Image Non è sicuramente un bel periodo per Cristian Bucchi, un solo gol in campionato e le critiche feroci dei tifosi: "Sabato è successa una cosa spiacevole – ha ammesso il centravanti dell'Ascoli – so che fa parte del mio mestiere ricevere giudizi negativi ma credo che questa volta si sia passato il segno.

L'altro giorno le offese, già inappropriate perchè fuori dallo stadio, erano rivolte a mia moglie e ai miei familiari.
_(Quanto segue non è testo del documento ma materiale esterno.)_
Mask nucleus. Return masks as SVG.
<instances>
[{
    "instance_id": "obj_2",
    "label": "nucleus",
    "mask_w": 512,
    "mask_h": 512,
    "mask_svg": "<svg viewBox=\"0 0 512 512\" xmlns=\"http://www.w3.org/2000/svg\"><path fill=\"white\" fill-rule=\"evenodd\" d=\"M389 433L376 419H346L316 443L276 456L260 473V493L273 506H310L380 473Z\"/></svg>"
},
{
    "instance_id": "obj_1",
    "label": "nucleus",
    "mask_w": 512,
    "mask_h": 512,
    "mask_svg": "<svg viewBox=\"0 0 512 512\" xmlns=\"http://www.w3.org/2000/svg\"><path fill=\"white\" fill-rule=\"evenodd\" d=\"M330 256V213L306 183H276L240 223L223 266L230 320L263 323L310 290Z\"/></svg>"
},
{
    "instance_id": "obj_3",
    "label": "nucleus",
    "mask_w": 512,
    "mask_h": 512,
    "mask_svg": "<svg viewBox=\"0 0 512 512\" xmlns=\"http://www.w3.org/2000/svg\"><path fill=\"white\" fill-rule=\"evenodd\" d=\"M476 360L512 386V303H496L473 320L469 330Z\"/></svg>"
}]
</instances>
Io ho risposto con una battuta provocatoria ed è stato necessario il servizio d'ordine per andare via tranquillamente. Capisco la rabbia del tifoso ma voglio chiuderla qui sperando che non succeda più. In questa situazione difficile mi sento in ballo e vorrei spaccare il mondo. Tornando ad Ascoli sapevo che sarebbe stato difficile ripetermi ma non ho mai mollato. Si è però puntato il dito solo su di me. Io ho le mie colpe ma sono sempre uno della squadra anche se mi sento più esposto. E infatti l'Ascoli ha giocato bene o male anche senza di me. Percepisco accanimento nei miei confronti. Soffro a non fare gol e devo dare molto di più. Se siamo penultimi è perchè non abbiamo giocato da Ascoli, se siamo bravi calciatori è ora di dimostrarlo. E se il rapporto con i tifosi si è spaccato sta a me recuperarlo. Io non ho mai pensato di andarmene, voglio restare e completare questa avventura. La mia battaglia è iniziata a luglio e voglio finirla a giugno. Ma se la società mi dice che è in difficoltà non sono egoista e mi metto a disposizione".